To better understand the pressure behavior during LSWF and get clarity and certainty on the clay stability and formation damage, we performed two additional sequential flooding experiments: in one experiment, a core 100 % brine saturated (no oil) is used (Fig. 8) and in another one, core is at \(S_{\mathrm{or}}\) (Fig. 9). The goal was to determine the effect of injection brine salinity on core permeability and pressure increase over core, also when oil is present at \(S_{\mathrm{or}}\). The latter experiment is more realistic and indicates whether formation damage is minor or major when oil is present in the sample and clays are protected.

Fig. 8
figure 8

Brine compatibility and formation damage experiment for a clean core (initially 100 % brine saturated). Salinity is reduced in steps from 240,000 ppm down to 1,000 ppm. At the end of each salinity step, stable pressure is reached

Fig. 9
figure 9

Brine compatibility and formation damage experiment for a core at \(S_{or}\). Salinity is reduced in steps from 240,000 ppm down to 1,000 ppm. At the end of each salinity step, stable pressure is reached

In Table 7, the results of permeability variation versus brine salinity, ranging from 240,000 ppm going down in steps to 1,000 ppm, are presented. According to the results, reduction of injection water salinity could cause some degree of permeability impairment in core, 100 % saturated with brine. For the low-salinity brine (\(\sim \)2,000 ppm) used in the study, the impairment \((K/K_{\mathrm{init}})\) is \(\sim \)16 %. In the other case where core was saturated with oil at \(S_{\mathrm{or}}\) (Fig. 9), the reduction of permeability with respect to original permeability declined to \(\sim \) 11%. The smaller permeability impairment in the presence of oil is likely due to coating of the clays by oil, which shields them from swelling and migration. It is expected that at higher oil saturations (as experienced in our coreflooding), the permeability impairment would be even less—similar results were reported by Mungan (1968) and Clementz (1977). For further verification, on three core samples from the flooding experiments (C2, C3, and C4), the (brine) permeability was measured after the experiment (see Table 8), which showed 4.8–9.9 % permeability reduction. The results of these experiments suggest that formation damage was minor in the floodings, while noting that the main clay type is kaolinite, which is not prone to swelling.
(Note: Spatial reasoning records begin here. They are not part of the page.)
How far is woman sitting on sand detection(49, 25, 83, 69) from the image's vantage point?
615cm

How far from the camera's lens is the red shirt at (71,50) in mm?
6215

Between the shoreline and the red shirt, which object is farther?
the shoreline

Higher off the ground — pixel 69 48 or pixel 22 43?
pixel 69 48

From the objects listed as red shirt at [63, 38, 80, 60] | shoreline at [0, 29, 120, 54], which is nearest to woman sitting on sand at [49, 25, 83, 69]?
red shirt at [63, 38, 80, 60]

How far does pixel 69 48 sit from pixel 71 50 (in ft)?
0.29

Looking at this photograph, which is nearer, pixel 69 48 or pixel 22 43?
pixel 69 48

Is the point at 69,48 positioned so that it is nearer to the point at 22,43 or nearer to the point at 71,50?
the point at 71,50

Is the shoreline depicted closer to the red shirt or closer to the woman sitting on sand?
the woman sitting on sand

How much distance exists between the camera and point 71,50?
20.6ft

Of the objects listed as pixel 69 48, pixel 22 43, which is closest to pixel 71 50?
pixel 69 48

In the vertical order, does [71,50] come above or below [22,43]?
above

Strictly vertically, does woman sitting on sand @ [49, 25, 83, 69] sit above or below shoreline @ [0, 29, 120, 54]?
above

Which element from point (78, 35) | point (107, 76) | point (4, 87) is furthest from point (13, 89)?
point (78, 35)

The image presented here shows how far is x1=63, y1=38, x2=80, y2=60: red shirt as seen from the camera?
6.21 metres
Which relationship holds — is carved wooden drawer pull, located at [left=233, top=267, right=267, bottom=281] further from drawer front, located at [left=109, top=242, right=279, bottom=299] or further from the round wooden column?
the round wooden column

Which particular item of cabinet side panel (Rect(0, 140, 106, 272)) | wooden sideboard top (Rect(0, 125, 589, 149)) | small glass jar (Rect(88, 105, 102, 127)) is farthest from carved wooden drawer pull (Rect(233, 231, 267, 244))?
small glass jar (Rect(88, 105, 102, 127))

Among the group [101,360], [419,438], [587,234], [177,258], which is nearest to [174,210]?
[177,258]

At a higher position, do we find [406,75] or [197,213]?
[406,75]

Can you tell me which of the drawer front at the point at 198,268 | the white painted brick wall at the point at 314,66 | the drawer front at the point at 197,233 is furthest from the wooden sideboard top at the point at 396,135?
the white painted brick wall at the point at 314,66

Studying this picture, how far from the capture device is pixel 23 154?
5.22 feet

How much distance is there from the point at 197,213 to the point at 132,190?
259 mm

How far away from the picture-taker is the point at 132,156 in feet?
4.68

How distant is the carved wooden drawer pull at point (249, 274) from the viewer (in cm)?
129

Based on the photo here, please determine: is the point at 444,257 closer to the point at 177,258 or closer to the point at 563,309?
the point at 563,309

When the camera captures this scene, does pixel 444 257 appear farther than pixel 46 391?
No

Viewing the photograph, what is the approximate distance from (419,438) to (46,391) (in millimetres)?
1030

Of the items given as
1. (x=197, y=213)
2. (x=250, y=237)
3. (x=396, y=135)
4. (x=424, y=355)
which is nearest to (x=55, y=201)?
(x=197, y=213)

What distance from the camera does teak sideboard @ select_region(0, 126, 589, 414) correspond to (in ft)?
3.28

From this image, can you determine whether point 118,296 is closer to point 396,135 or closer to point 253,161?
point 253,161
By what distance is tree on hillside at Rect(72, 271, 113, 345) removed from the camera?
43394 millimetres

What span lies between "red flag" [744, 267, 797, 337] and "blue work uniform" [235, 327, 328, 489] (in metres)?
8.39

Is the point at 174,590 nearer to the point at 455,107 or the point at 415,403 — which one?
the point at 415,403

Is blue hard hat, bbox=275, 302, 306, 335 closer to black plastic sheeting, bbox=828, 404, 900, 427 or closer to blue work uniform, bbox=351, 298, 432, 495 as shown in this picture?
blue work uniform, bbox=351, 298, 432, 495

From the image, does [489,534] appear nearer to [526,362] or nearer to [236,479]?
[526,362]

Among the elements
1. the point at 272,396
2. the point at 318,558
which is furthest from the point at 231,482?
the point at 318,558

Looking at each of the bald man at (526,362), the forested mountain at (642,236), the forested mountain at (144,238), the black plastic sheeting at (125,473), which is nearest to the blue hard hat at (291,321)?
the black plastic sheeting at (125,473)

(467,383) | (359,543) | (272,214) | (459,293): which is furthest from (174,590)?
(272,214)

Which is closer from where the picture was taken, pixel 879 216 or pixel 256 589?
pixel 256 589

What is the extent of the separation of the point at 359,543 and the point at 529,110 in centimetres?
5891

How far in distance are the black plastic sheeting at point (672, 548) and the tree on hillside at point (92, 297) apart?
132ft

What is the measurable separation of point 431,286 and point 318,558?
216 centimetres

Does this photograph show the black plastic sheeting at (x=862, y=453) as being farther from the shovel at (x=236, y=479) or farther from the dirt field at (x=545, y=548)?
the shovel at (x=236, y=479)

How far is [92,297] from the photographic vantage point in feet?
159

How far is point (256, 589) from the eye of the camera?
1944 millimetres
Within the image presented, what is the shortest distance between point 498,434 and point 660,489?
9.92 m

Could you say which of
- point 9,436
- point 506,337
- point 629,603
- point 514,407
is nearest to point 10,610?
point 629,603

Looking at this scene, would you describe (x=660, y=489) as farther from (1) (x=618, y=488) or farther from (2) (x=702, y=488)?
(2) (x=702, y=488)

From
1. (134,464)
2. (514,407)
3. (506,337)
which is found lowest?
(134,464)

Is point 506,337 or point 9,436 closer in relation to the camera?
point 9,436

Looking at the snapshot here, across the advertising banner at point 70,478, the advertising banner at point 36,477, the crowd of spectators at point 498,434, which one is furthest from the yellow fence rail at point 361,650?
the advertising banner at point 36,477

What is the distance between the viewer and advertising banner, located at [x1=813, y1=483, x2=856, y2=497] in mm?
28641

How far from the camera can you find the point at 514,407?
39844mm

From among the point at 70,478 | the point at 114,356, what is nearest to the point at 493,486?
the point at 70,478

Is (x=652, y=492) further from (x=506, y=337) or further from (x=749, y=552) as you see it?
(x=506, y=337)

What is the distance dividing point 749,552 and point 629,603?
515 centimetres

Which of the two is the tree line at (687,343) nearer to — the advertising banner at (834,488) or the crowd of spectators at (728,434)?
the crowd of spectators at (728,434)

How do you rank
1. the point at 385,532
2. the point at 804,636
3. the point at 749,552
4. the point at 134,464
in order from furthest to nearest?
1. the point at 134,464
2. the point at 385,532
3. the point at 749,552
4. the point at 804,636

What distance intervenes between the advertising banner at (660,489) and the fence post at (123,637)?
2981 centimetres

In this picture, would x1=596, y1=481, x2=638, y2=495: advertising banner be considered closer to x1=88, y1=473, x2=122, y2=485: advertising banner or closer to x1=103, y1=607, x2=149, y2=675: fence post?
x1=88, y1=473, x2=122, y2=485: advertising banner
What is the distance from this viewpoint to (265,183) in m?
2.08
Table 7 Compatibility and formation damage experiments
Table 8 (Brine) permeability pre- and post-experiment

Another point is that when clay swelling and fine migration are significant, it is more likely that a notable and monotonically increasing pressure build-up across the core will be observed. The pressure profile obtained from the floodings showed close to regular behavior. The overall pressure during the LSWF-A and LSWF-S was slightly higher than with LSFW, simply because of higher viscosity of low salinity with alkali or surfactant. The pressure peak observed at early time during the LSWF, LSWF-A, and LSWF-S could be explained by pressure transient effect and total mobility effect caused by release of extra oil (oil bank formation) in the core. Oil bank has a lower mobility than the displacing brine. When the oil bank is produced, the pressure starts declining again.

4.2 Capillary End Effect Contribution

Capillary end effects in coreflood experiments can, in some cases, significantly influence the computation of final saturation levels. Capillary end effects arise from the discontinuity of capillarity in the wetting phase at the outlet end of the core sample.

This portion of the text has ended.